Ceci étant, et une fois de plus, aucune poursuite ne sera engagée, de crainte des conséquences professionnelles.
Cela explique certainement pourquoi 150 000 actions prudhommales seulement sont intentées chaque année dans un pays qui compte plus de 26 millions de salariés…
Ceci étant, il est urgent d'assouplir le code du travail (en cours) et de supprimer 20% des juridictions prud'hommales (fait).
La France, patrie des droits et libertés fondamentales ^^
De RichardTrois
19H19 | 12/02/2008 |
Eh bien, oui, bientôt, Les Echos vont ressembler au Figaro qui lui-même commence à ressembler très fortement à TF1.
Le tout commence à chaque fois par une vague de licenciements, histoire de bien museler ceux qui ont la chance de garder leur gagne pain.

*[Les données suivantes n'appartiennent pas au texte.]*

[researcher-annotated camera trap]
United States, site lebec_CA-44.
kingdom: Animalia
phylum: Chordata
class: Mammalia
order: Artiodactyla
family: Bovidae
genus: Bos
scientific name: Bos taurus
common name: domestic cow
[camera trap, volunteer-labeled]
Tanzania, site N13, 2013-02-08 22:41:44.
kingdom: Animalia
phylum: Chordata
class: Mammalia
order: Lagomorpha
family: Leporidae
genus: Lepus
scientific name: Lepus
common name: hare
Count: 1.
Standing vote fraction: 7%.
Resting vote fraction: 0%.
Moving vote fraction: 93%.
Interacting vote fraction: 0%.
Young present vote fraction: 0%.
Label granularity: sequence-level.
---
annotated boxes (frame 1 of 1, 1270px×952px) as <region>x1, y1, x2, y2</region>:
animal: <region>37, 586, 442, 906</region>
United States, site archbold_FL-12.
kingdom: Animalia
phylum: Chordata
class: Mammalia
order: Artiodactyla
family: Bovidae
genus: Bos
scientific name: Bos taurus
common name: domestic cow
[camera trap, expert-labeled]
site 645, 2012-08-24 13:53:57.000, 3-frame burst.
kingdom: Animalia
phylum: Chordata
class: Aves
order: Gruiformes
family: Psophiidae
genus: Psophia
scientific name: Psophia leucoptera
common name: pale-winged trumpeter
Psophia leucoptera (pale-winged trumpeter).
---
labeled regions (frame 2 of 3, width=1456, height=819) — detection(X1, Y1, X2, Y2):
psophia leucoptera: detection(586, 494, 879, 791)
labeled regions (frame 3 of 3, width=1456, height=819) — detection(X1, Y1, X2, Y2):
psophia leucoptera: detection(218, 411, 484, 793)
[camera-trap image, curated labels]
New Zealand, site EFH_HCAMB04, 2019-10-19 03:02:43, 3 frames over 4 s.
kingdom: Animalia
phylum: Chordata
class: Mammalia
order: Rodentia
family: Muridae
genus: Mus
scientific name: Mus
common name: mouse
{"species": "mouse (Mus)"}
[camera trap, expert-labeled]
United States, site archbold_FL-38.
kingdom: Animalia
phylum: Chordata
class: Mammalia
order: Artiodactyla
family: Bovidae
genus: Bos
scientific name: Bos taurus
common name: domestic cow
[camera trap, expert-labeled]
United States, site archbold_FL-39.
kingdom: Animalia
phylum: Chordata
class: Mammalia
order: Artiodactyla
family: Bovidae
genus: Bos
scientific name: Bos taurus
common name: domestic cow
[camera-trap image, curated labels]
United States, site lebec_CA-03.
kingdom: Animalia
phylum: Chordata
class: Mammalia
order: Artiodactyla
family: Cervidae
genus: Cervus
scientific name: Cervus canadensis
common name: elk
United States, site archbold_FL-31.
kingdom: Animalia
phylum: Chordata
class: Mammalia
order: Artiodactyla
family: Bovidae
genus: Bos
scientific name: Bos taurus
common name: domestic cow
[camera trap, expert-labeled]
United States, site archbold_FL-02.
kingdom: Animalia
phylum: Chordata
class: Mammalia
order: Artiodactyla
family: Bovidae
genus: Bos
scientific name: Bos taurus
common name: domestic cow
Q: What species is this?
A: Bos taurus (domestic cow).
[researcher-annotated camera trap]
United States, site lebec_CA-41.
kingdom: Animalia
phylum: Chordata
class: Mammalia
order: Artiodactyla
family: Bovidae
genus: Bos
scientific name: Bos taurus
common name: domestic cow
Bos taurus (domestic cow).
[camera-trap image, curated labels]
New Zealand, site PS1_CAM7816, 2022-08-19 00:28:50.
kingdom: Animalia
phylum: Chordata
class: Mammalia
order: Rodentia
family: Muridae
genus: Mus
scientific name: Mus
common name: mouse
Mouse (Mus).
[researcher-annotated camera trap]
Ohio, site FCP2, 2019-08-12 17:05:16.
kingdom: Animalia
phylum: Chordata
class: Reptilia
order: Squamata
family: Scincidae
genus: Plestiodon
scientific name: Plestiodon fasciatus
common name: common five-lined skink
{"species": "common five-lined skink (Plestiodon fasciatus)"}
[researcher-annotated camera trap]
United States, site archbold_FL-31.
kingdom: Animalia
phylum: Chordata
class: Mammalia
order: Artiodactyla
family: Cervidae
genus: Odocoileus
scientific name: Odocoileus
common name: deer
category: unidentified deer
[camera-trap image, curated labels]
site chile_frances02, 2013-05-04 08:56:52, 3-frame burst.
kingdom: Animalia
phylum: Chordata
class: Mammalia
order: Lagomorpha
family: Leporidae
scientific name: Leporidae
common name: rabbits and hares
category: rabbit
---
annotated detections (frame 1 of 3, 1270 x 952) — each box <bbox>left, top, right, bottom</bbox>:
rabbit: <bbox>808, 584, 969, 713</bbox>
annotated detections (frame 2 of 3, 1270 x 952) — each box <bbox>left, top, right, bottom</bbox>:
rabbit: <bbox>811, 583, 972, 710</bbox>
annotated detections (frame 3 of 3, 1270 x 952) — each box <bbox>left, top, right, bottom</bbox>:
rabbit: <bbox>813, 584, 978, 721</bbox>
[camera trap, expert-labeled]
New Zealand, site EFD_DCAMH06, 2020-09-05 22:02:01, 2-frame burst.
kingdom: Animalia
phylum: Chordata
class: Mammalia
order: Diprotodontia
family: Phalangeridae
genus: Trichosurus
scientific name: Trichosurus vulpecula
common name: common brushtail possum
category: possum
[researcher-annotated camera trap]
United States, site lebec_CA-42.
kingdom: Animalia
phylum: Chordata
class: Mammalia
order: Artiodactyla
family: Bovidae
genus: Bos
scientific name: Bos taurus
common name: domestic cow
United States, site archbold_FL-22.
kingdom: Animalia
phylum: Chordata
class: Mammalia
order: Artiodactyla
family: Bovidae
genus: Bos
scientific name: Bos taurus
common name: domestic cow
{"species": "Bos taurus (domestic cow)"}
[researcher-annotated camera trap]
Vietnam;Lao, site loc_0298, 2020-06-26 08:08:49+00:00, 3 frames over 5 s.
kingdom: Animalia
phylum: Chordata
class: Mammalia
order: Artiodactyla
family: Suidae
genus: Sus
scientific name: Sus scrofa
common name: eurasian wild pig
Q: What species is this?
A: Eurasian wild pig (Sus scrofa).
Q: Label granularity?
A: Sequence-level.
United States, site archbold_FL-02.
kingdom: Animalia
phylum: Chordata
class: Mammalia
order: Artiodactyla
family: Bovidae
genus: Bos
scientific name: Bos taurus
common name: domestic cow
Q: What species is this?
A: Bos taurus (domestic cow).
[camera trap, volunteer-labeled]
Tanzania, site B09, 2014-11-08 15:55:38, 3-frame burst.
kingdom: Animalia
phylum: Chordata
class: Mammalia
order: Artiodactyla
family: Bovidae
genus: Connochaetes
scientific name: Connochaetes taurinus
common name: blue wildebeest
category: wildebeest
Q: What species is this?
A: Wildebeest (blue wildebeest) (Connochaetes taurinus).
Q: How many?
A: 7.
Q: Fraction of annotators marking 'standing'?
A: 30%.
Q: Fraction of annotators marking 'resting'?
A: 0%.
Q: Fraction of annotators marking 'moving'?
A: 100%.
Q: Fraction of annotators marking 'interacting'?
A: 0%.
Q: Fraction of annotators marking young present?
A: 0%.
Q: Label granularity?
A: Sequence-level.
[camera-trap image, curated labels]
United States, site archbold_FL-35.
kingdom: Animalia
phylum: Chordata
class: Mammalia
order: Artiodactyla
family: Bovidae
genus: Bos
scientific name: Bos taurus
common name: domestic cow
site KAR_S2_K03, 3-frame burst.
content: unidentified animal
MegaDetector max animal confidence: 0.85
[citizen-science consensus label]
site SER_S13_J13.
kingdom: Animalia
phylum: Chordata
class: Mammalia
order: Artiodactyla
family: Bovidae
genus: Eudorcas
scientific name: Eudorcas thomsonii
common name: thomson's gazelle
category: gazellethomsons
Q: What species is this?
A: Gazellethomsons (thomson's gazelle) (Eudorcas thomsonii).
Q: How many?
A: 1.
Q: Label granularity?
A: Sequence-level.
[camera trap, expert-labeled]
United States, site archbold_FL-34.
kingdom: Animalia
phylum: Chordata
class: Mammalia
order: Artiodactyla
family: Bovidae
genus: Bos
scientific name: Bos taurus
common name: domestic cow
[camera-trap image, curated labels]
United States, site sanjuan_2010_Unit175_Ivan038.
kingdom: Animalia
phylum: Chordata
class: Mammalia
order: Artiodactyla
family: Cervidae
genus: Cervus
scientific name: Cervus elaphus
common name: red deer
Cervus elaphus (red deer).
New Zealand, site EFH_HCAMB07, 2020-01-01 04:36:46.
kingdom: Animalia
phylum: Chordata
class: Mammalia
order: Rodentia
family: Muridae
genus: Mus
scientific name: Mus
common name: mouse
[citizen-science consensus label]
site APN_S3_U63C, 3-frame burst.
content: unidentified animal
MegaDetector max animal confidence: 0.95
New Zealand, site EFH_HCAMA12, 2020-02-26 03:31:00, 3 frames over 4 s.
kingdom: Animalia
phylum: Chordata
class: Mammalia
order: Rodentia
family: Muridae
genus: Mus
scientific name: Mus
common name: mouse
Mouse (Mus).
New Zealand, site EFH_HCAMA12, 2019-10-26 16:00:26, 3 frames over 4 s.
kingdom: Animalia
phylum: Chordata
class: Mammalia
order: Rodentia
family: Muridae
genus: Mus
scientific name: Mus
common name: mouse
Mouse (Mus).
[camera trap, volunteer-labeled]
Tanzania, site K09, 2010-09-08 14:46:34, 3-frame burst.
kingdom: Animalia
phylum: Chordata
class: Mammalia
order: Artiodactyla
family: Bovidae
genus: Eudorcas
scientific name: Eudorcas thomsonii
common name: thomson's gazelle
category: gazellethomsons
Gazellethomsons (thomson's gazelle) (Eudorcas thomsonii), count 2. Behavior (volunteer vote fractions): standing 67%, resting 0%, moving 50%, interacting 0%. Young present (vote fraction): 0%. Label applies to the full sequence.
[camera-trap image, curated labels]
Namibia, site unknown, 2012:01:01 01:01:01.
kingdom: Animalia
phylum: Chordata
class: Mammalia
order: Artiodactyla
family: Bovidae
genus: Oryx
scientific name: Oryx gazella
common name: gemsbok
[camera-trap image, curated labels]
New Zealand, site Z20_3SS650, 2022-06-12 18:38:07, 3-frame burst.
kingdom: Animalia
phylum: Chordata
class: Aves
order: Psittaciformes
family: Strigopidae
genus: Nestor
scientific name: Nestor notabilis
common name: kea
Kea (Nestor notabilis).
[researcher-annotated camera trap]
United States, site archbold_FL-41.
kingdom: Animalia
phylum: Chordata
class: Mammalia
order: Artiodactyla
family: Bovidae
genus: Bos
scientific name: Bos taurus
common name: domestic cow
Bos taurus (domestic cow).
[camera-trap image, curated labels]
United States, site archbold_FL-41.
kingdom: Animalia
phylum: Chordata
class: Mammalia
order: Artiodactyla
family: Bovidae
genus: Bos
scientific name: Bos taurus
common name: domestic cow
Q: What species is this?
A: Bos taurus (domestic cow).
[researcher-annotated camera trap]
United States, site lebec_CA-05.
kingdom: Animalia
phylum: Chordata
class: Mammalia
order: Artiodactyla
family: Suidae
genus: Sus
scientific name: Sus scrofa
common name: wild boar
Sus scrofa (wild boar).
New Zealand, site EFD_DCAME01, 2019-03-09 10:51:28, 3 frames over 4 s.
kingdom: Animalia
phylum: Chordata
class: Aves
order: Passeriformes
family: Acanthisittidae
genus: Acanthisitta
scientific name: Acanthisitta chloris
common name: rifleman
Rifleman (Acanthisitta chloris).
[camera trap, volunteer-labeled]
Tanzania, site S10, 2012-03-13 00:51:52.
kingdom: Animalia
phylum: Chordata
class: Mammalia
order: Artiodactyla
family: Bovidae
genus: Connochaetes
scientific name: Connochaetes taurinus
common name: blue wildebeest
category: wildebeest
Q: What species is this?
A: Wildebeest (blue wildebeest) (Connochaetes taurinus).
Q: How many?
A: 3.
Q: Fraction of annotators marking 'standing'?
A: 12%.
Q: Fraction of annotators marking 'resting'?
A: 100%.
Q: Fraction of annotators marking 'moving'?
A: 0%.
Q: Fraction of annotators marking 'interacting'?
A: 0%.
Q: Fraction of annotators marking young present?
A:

Le Figaro : « piètre exemple de journalisme » dixit un professeur de Harvard
http://www.lepost.fr/article/2008/02/09/1096411_le-figaro-pietre-exemple…
De alan.smithee
19H58 | 12/02/2008 |
M. Izraelewicz ?
est-ce le même qui écrivait le 02/01 : « Un dispositif de protection a été mis en place à cet effet [contrer les risques de conflits d'intérêts] . Il est en cours de finalisation entre le nouveau propriétaire et la Société des journalistes des “ Echos ” et sera rendu public. Nous pourrons donc informer nos lecteurs avec la même indépendance qu'au cours des années récentes “
totalité de l'article :
http://www.lesechos.fr/info/analyses/4666888.htm
De Pictulo 23785
20H08 | 12/02/2008 |
Quand on sait qu'au Figaro, la rédac regrette Beytout depuis l'arrivée de Mougeotte, on imagine ce qu'ils endurent.
De ker
22H32 | 12/02/2008 |
Les journalistes vivent enfin ce que nous vivons depuis plus de dix ans. Esperons que ca les fassent pencher enfin a gauche. On peut toujours rever.